PROMPT -> What is needed is an exact reproduction of the lines in the records below, starting at the line with "FIN3000, Liuren Wu" and ending at the line with "Khadi & Village Industries", both included, and nothing else; pictures stay out.

══ RECORDS TO USE

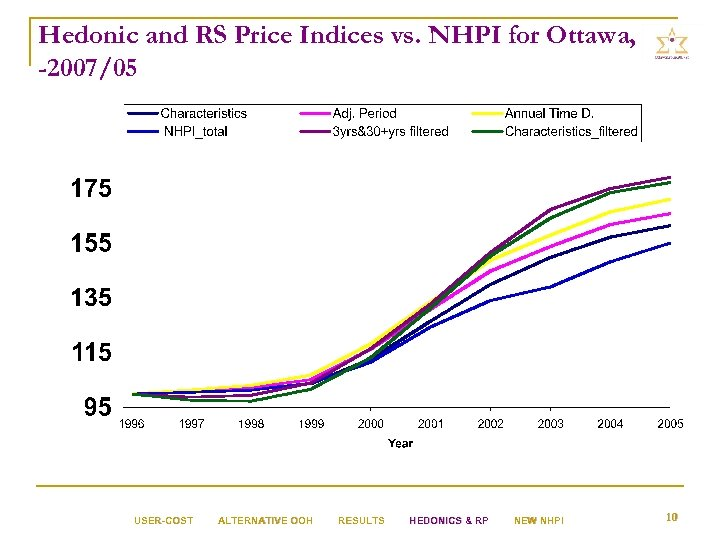 Hedonic and RS Price Indices vs. NHPI for Ottawa, 1996 -2007/05 USER-COST ALTERNATIVE OOH
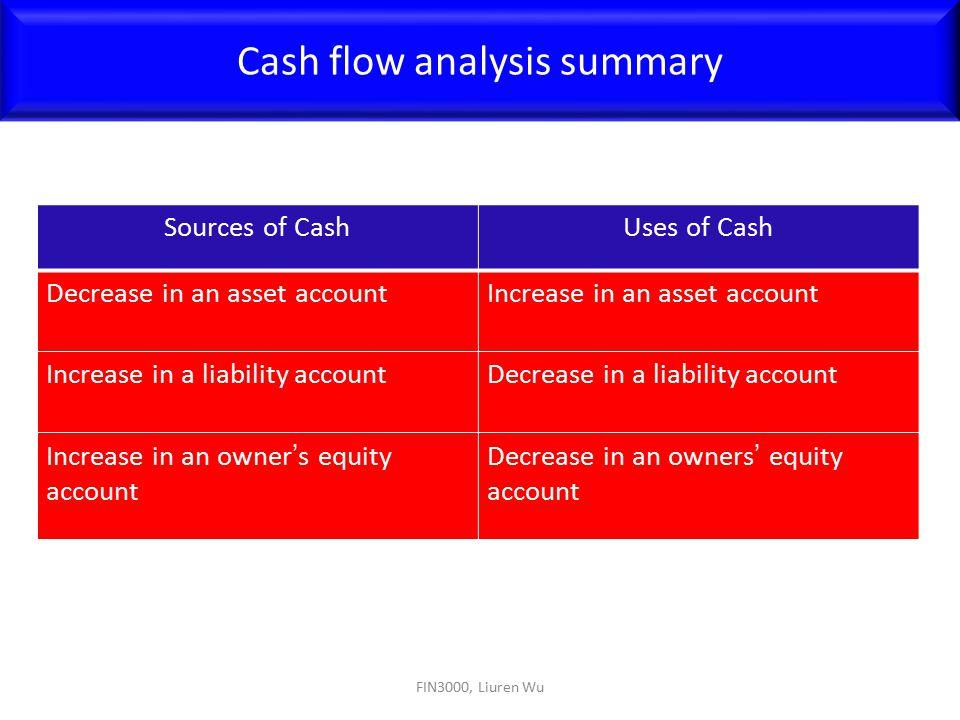 FIN3000, Liuren Wu Cash flow analysis summary Sources of CashUses of Cash Decrease in an asset accountIncrease in an asset account Increase in a liabi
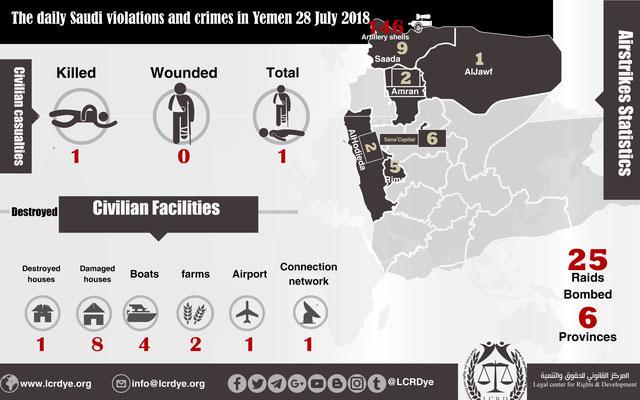 Tägliche Kriegsverbrechen der saudischen Koalition im Jemen
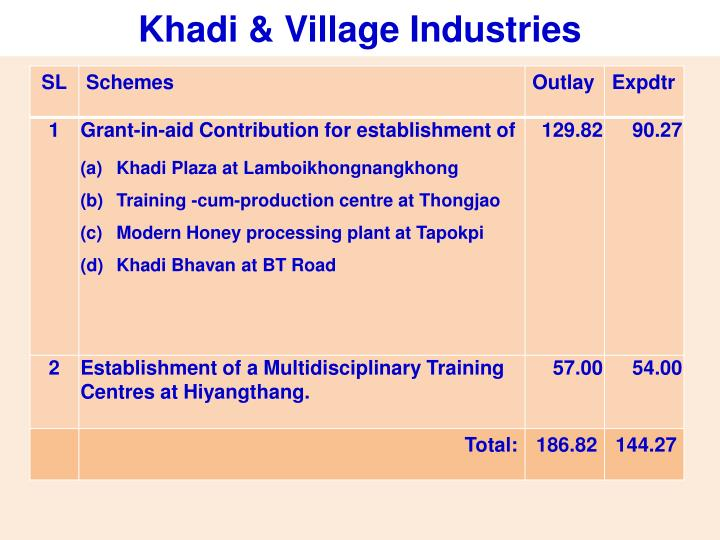 Khadi & Village Industries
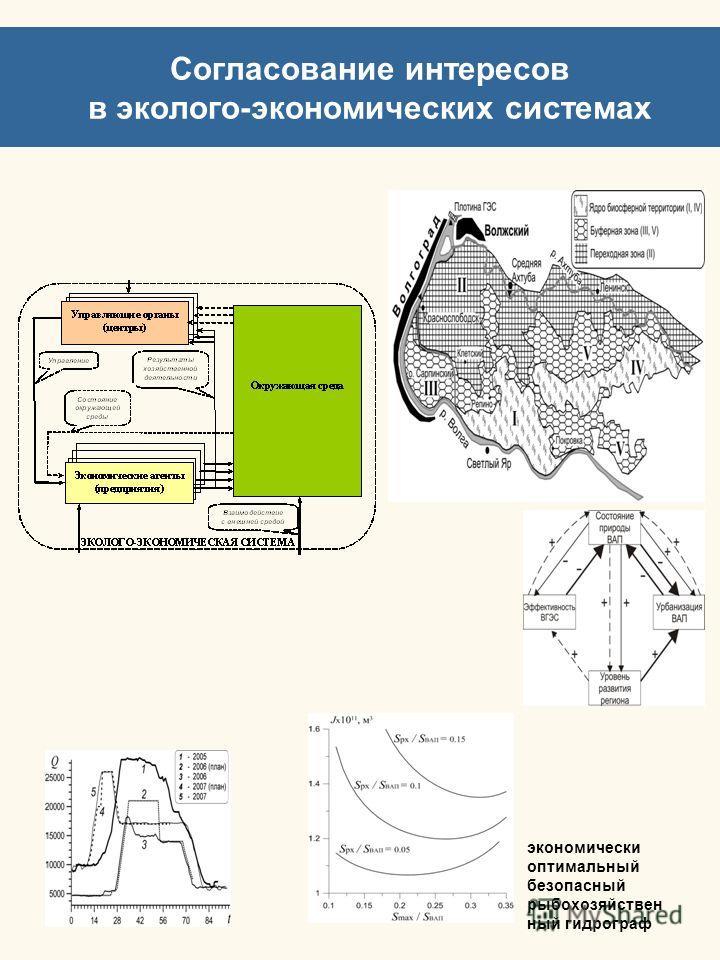 РАН Согласование интересов в эколого-экономических системах экономически оптимальный безопасный рыбохозяйствен ный гидрограф
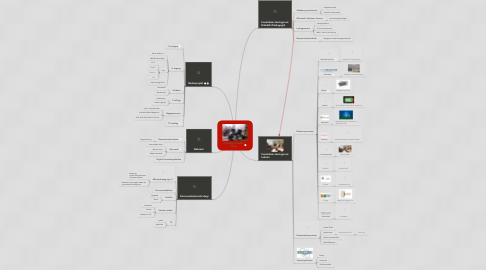 Mind Map: Prototype Vestre Skole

════

EXERCISE SOLUTION ->
 FIN3000, Liuren Wu Cash flow analysis summary Sources of CashUses of Cash Decrease in an asset accountIncrease in an asset account Increase in a liabi
 Tägliche Kriegsverbrechen der saudischen Koalition im Jemen
 Khadi & Village Industries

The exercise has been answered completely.